Critique
"Après deux films très différents l'un de l'autre, mais également talentueux, VIRGIN SUICIDES en 1999, et LOST IN TRANSLATION en 2003, le nouveau long métrage de Sofia Coppola est une déception. MARIE-ANTOINETTE s'arroge la lourde responsabilité de raconter l'un des grands personnages de l'histoire, celui qui a fait triompher le style rococo comme le signe d'une décadence inéluctable; celui autour duquel, finalement, s'est effondrée la monarchie française.
En 1770, pour servir la politique, Marie-Antoinette (Kirsten Dunst), princesse autrichienne âgée de 15 ans, est mariée au futur roi de France, Louis-Auguste (Jason Schwartzman), 16 ans. Quatre ans plus tard, à la mort du grand-père, Louis XV, elle devient reine de France aux côtés de Louis XVI. Le couple n'a pas d'enfant, le roi délaisse sa reine. Laquelle, lassée par le protocole, s'invente une vie dispendieuse, emplie de fêtes et de costumes, jusqu'à la naissance, enfin, d'une fille, suivie de deux garçons. Pour les Français qui traversent une crise économique sans précédent, Marie-Antoinette devient le symbole des dépenses inconsidérées de la monarchie, l'ennemie du peuple.
L'histoire n'offre qu'une trame légère à Sofia Coppola qui s'attache surtout à illustrer l'intimité d'une femme masquée par le luxe et l'apparat inhérents à sa fonction. ""J'ai préféré montrer que derrière les comportements de façades, les individus qui vivaient au XVIIIe siècle avaient aussi des attitudes atemporelles. J'ai tenté de présenter le côté humain de la reine, ni parfaite, ni innocente, ni aussi mauvaise qu'on l'a dit, mais seulement tombée au mauvais endroit, au mauvais moment et sans un bon attaché de presse.""

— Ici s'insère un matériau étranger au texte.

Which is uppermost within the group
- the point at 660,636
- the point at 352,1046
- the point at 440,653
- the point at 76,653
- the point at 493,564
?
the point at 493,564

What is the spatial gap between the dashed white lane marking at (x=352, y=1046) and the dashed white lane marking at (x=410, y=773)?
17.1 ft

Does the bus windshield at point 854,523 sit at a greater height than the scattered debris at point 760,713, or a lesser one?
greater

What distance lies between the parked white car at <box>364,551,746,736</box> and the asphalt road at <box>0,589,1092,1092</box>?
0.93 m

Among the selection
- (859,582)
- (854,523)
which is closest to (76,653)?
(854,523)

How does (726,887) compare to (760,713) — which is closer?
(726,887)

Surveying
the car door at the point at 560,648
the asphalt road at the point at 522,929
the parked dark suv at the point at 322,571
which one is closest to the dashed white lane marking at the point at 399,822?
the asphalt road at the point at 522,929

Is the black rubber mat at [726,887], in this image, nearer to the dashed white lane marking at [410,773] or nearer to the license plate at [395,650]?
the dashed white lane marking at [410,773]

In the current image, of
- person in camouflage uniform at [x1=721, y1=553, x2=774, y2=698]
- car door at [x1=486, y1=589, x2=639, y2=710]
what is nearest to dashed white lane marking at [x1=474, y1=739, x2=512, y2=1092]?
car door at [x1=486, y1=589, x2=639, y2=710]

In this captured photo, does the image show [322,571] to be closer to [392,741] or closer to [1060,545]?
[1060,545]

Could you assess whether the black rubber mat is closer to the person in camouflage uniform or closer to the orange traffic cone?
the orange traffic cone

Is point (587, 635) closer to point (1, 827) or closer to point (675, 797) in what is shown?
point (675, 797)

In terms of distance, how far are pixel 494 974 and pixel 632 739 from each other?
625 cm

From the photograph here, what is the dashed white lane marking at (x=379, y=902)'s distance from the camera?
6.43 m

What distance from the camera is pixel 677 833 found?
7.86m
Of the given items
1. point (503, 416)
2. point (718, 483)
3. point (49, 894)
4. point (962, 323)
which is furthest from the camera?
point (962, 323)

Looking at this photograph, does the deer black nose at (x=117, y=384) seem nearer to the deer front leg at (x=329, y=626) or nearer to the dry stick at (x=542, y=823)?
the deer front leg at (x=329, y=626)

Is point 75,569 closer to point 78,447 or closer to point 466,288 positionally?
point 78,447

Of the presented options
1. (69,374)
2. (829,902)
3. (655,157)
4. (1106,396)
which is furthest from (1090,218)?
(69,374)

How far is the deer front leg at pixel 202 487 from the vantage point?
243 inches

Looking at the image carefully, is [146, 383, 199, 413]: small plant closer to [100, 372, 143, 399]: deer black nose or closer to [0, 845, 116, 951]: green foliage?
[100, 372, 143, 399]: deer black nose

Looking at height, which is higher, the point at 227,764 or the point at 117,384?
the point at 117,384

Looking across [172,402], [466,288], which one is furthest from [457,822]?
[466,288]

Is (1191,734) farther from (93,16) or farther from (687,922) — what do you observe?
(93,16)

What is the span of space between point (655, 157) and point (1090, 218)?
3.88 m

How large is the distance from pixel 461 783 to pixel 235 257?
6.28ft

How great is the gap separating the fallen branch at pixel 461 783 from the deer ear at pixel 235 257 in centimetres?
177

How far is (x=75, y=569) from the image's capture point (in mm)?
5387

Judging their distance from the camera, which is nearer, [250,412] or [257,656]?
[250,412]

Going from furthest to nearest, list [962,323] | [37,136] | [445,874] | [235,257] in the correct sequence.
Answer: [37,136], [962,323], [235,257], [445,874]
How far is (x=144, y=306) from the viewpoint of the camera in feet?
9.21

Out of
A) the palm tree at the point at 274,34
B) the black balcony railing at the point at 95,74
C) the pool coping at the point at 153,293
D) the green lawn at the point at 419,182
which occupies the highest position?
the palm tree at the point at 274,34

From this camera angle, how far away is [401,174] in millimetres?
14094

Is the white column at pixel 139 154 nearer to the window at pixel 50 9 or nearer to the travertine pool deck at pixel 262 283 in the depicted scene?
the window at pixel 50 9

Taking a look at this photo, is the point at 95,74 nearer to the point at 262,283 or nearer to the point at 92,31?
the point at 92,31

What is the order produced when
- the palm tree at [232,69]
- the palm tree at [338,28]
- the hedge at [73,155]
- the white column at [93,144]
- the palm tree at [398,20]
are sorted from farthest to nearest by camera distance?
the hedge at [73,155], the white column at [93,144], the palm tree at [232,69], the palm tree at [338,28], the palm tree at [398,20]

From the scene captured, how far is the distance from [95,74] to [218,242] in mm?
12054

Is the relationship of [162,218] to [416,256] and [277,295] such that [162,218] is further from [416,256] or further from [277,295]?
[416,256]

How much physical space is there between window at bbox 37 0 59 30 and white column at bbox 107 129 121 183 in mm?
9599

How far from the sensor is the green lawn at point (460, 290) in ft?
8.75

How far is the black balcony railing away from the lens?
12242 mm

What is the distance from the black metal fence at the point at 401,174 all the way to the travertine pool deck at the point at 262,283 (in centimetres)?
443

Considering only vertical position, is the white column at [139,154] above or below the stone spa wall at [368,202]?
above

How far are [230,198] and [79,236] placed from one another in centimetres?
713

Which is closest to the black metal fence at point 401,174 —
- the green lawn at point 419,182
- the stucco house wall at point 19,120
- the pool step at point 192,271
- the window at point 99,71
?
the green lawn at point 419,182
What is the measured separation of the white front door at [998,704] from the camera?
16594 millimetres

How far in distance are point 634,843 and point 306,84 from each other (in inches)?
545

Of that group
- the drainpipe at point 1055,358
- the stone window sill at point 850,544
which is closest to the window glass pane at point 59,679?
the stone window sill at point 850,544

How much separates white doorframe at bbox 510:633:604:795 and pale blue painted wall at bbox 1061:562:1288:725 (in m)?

Sans doute, mais le public se trouve rapidement dans l'impasse. Certes, il ressent les pressions dont est victime la reine; deux Etats attendent d'elle un héritier. Il comprend l'ennui de cette trop jeune femme qui fuit le poids trop lourd de la politique en se réfugiant dans la nature de Rousseau. Il perçoit même la tragique légèreté du système monarchique qui pose un pouvoir énorme sur des épaules incompétentes, pourvu qu'elles soient aristocrates. Il manque pourtant de la consistance à cette petite histoire appuyée sur la grande, il y manque de la profondeur et du ressort. Car si Sofia Coppola maîtrise la technique et l'esthétique de son film, elle le prive de la réflexion qui en ferait une œuvre."